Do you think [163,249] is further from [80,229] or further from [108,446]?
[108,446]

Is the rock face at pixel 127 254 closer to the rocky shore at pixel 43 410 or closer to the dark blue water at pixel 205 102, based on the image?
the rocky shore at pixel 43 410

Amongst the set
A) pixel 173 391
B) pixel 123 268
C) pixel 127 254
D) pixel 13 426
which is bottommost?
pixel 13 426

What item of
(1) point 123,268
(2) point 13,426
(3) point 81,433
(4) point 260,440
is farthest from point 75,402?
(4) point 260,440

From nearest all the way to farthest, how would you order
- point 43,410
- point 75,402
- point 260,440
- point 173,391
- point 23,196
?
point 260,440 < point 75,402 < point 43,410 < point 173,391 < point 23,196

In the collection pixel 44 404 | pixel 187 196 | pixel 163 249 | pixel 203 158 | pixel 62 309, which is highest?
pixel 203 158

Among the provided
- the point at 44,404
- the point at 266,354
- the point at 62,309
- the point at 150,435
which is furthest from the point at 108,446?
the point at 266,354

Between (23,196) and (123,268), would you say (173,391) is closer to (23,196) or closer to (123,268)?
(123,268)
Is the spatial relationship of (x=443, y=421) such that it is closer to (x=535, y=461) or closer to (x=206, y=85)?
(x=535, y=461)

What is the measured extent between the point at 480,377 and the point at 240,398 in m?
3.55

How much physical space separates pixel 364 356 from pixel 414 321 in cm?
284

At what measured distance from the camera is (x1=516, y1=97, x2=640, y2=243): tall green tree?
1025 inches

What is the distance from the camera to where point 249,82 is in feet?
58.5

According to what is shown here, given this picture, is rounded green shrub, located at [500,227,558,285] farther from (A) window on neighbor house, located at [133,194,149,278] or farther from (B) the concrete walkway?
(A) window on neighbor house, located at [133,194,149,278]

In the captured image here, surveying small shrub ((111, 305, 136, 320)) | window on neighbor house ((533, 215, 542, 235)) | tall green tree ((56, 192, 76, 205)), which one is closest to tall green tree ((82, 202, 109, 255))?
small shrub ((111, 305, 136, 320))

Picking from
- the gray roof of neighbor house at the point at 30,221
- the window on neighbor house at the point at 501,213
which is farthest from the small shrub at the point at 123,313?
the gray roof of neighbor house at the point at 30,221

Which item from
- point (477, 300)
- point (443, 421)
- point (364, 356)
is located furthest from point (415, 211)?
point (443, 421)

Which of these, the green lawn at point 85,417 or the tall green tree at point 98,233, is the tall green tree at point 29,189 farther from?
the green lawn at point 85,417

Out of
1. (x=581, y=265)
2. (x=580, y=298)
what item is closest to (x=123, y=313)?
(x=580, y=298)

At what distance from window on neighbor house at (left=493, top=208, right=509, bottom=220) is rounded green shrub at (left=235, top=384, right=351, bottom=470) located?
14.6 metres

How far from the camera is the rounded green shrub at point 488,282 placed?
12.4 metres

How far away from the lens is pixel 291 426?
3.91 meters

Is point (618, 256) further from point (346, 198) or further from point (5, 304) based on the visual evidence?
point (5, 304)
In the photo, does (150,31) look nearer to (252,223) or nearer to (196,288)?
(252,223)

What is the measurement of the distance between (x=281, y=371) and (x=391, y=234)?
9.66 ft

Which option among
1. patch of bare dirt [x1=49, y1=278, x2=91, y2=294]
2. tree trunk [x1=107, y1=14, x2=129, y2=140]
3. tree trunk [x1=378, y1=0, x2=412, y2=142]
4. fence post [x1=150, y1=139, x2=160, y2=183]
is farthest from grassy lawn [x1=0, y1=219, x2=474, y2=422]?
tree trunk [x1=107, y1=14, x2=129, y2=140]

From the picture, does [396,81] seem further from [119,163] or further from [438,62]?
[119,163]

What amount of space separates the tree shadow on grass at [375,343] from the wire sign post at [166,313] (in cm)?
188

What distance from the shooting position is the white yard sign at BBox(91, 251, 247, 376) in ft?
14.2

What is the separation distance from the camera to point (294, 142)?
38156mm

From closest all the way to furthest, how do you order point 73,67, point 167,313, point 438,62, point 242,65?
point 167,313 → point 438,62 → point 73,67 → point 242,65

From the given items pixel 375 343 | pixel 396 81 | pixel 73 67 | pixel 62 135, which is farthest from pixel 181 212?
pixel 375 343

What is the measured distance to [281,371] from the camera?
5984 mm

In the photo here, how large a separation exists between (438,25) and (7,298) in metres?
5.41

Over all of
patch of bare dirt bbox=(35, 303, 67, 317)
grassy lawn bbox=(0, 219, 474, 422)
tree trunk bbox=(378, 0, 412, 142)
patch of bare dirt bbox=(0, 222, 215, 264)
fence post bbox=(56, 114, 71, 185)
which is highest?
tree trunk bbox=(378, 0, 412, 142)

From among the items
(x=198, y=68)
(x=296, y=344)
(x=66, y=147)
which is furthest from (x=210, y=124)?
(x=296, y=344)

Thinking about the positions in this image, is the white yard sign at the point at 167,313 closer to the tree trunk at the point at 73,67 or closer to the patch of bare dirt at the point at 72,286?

_ _ _ _ _ _ _

** The exercise **
The listing above must be transcribed exactly, line by line.

** Full solution **
Do you think [163,249] is further from [80,229] or further from [108,446]?
[108,446]

Is the rock face at pixel 127 254 closer to the rocky shore at pixel 43 410 or closer to the dark blue water at pixel 205 102, based on the image?
the rocky shore at pixel 43 410

Amongst the set
A) pixel 173 391
B) pixel 123 268
C) pixel 127 254
D) pixel 13 426
which is bottommost?
pixel 13 426

What item of
(1) point 123,268
(2) point 13,426
(3) point 81,433
(4) point 260,440
is farthest from point 75,402?
(4) point 260,440

From nearest all the way to farthest, how would you order
- point 43,410
- point 75,402
- point 260,440
- point 173,391
- point 23,196
?
point 260,440 < point 75,402 < point 43,410 < point 173,391 < point 23,196

In the collection pixel 44 404 | pixel 187 196 | pixel 163 249 | pixel 203 158 | pixel 62 309, which is highest?
pixel 203 158

Among the provided
- the point at 44,404
- the point at 266,354
- the point at 62,309
- the point at 150,435
which is furthest from the point at 108,446?
the point at 266,354

Between (23,196) and (123,268), would you say (173,391) is closer to (23,196) or closer to (123,268)?
(123,268)
Is the spatial relationship of (x=443, y=421) such that it is closer to (x=535, y=461) or closer to (x=206, y=85)?
(x=535, y=461)

What is the measured extent between the point at 480,377 and the point at 240,398 in m?
3.55

How much physical space separates pixel 364 356 from pixel 414 321 in cm?
284

At what measured distance from the camera is (x1=516, y1=97, x2=640, y2=243): tall green tree?
1025 inches

What is the distance from the camera to where point 249,82 is in feet?
58.5

According to what is shown here, given this picture, is rounded green shrub, located at [500,227,558,285] farther from (A) window on neighbor house, located at [133,194,149,278] or farther from (B) the concrete walkway?
(A) window on neighbor house, located at [133,194,149,278]

In the captured image here, surveying small shrub ((111, 305, 136, 320)) | window on neighbor house ((533, 215, 542, 235)) | tall green tree ((56, 192, 76, 205)), which one is closest to tall green tree ((82, 202, 109, 255))?
small shrub ((111, 305, 136, 320))

Picking from
- the gray roof of neighbor house at the point at 30,221
- the window on neighbor house at the point at 501,213
which is farthest from the small shrub at the point at 123,313?
the gray roof of neighbor house at the point at 30,221

Which item from
- point (477, 300)
- point (443, 421)
- point (364, 356)
is located furthest from point (415, 211)?
point (443, 421)

Which of these, the green lawn at point 85,417 or the tall green tree at point 98,233, is the tall green tree at point 29,189 farther from?
the green lawn at point 85,417

Out of
1. (x=581, y=265)
2. (x=580, y=298)
what item is closest to (x=123, y=313)?
(x=580, y=298)

At what distance from window on neighbor house at (left=493, top=208, right=509, bottom=220) is rounded green shrub at (left=235, top=384, right=351, bottom=470) located?
14.6 metres

How far from the camera is the rounded green shrub at point 488,282 placed?
12.4 metres

How far away from the lens is pixel 291 426?
3.91 meters

Is point (618, 256) further from point (346, 198) or further from point (5, 304) based on the visual evidence?
point (5, 304)
In the photo, does (150,31) look nearer to (252,223) or nearer to (196,288)?
(252,223)

What is the measurement of the distance between (x=281, y=371) and (x=391, y=234)?
9.66 ft

Which option among
1. patch of bare dirt [x1=49, y1=278, x2=91, y2=294]
2. tree trunk [x1=107, y1=14, x2=129, y2=140]
3. tree trunk [x1=378, y1=0, x2=412, y2=142]
4. fence post [x1=150, y1=139, x2=160, y2=183]
is farthest from grassy lawn [x1=0, y1=219, x2=474, y2=422]?
tree trunk [x1=107, y1=14, x2=129, y2=140]

From the picture, does [396,81] seem further from [119,163] or further from [438,62]?
[119,163]

What amount of space separates the tree shadow on grass at [375,343] from the wire sign post at [166,313] (in cm)?
188

What distance from the shooting position is the white yard sign at BBox(91, 251, 247, 376) in ft?
14.2

What is the separation distance from the camera to point (294, 142)?
38156mm

From closest all the way to furthest, how do you order point 73,67, point 167,313, point 438,62, point 242,65?
point 167,313 → point 438,62 → point 73,67 → point 242,65

From the given items pixel 375 343 | pixel 396 81 | pixel 73 67 | pixel 62 135, which is farthest from pixel 181 212?
pixel 375 343

What is the measured distance to [281,371] from the camera?
5984 mm

In the photo here, how large a separation exists between (438,25) and (7,298) in metres?
5.41

Over all of
patch of bare dirt bbox=(35, 303, 67, 317)
grassy lawn bbox=(0, 219, 474, 422)
tree trunk bbox=(378, 0, 412, 142)
patch of bare dirt bbox=(0, 222, 215, 264)
fence post bbox=(56, 114, 71, 185)
which is highest?
tree trunk bbox=(378, 0, 412, 142)

From among the items
(x=198, y=68)
(x=296, y=344)
(x=66, y=147)
which is furthest from (x=210, y=124)?
(x=296, y=344)

Thinking about the positions in this image, is the white yard sign at the point at 167,313 closer to the tree trunk at the point at 73,67 or closer to the patch of bare dirt at the point at 72,286?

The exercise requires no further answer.